Strafverfahren stößt an Grenzen

Denn zu Beginn des Prozesses standen mehrere Jahre Haft im Raum, unter anderem wegen gefährlicher Körperverletzung in 186 Fällen, in einem davon mit Todesfolge. Die Hauptverhandlung im Fall Bayern-Ei aber hat gezeigt: Bei einem derart komplexen Lebensmittelskandal stößt ein Strafverfahren an seine Grenzen.

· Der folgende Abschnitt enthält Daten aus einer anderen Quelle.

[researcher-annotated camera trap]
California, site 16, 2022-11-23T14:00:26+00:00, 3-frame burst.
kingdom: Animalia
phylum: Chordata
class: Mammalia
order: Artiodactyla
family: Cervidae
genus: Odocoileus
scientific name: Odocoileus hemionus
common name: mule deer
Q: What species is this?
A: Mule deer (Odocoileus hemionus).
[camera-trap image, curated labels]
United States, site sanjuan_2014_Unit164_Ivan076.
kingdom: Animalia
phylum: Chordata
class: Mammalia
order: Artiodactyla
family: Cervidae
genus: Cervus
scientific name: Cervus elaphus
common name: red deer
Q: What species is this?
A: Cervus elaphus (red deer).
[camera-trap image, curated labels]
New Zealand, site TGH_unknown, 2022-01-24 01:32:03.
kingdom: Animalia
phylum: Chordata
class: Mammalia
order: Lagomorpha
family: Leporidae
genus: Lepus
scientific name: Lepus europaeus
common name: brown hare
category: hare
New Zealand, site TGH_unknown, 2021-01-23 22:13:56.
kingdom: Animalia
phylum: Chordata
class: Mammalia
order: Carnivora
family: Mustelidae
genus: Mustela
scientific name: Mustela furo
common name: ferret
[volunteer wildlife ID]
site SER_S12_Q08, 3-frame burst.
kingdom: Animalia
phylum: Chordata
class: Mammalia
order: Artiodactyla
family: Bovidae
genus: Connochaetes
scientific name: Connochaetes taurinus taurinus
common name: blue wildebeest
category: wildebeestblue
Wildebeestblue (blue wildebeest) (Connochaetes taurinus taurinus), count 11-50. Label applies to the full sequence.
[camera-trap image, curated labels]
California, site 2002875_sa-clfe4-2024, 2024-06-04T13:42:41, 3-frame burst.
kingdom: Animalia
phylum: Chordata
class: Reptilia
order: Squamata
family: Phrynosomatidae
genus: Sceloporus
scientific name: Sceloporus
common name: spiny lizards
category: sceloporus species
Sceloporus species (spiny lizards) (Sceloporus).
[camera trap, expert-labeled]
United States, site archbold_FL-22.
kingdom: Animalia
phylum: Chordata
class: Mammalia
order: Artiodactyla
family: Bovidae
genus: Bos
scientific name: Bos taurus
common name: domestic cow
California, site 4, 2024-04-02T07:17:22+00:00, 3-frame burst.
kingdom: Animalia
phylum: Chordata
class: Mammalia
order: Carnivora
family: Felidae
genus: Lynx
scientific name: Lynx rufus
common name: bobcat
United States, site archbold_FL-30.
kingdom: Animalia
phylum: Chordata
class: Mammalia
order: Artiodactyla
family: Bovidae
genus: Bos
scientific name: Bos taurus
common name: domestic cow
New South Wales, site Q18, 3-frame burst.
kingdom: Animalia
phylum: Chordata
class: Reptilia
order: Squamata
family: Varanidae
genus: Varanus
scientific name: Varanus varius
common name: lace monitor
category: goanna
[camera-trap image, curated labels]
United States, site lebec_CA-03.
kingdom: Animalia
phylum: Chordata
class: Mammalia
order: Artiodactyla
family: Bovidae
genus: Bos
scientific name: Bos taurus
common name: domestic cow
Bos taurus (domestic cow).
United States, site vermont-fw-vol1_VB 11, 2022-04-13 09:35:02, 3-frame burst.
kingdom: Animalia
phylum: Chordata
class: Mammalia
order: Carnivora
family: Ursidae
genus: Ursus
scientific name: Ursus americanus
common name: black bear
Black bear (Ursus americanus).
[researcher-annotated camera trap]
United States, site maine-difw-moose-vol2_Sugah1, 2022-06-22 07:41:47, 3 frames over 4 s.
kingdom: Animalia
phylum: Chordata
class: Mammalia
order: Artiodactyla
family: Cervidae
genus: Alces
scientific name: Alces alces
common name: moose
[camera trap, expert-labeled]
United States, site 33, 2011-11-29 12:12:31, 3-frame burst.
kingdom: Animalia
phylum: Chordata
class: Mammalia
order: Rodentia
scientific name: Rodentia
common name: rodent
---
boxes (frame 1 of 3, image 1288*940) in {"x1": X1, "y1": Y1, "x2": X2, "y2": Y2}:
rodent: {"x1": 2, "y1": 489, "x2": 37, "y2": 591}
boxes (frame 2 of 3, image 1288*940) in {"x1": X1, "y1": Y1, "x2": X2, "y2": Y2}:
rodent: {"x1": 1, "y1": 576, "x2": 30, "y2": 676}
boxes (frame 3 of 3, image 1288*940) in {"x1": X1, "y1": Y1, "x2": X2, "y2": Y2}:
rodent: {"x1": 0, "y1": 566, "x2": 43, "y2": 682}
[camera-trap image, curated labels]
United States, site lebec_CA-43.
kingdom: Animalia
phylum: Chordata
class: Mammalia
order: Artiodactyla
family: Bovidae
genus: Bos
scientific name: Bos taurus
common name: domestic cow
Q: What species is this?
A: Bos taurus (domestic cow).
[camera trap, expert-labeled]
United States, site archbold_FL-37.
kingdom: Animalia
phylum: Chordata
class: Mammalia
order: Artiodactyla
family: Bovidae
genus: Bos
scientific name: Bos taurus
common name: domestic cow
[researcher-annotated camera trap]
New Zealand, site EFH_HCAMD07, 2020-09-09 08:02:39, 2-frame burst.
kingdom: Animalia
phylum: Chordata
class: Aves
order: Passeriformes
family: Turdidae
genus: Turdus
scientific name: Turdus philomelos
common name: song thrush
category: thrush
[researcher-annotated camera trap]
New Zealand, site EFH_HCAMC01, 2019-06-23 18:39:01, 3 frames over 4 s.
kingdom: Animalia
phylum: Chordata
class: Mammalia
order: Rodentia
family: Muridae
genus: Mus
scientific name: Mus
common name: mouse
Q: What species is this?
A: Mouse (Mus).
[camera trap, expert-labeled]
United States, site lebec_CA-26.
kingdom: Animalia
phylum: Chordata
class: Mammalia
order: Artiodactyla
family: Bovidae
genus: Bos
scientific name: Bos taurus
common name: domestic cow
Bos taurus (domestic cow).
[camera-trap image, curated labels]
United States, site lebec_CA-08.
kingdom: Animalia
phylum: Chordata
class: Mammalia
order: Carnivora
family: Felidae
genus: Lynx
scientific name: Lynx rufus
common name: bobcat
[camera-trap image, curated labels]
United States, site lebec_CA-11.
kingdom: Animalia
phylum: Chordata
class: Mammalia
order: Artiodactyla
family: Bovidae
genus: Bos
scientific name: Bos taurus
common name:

Für eine Verurteilung im Sinne der Anklage mussten die Ermittler Jahre nach dem Salmonellenausbruch rekonstruieren, wer im Sommer 2014 wann welche Eier aus den Ställen der niederbayerischen Firma gegessen hatte. Sie mussten zweifelsfrei belegen, dass diese Eier kontaminiert waren und Pohlmann die Salmonellen-Erkrankungen durch verseuchte Eier bewusst in Kauf genommen hatte. Die Staatsanwaltschaft hatte zwar eine Fülle von Indizien zusammengetragen. Doch ein lückenlose, über jeden Zweifel erhabene Beweisführung erwies sich als unmöglich – trotz langer Zeugenliste, Genanalysen und aufwendigster Ermittlungen.

Von Wahrscheinlichkeiten und Restzweifeln

Gefängnis oder Freiheit – diese Frage entschied sich für Stefan Pohlmann vor allem am Fall eines Mannes aus Österreich. Nach Überzeugung der Staatsanwaltschaft war er durch verseuchte Eier aus den Ställen der Firma zu Tode gekommen. Zwar betonte der Richter bei der Urteilsverkündung, ein Zusammenhang des Todes mit einer Salmonelleninfektion durch Bayern-Ei sei sehr wahrscheinlich. Da es aber keine Obduktion der Leiche gab, könnten andere Möglichkeiten nicht komplett ausgeschlossen werden. Und im Zweifel gilt nun mal: für den Angeklagten, der am Tag der Urteilsverkündung seine gute Laune offen zeigte.

So bleiben am Ende von sechs Monaten Hauptverhandlung 26 Fälle von fahrlässiger Körperverletzung und 190 Mal gewerbsmäßiger Betrug, weil Pohlmann seinen Kunden kontaminierte Eier als A-Ware verkauft hatte.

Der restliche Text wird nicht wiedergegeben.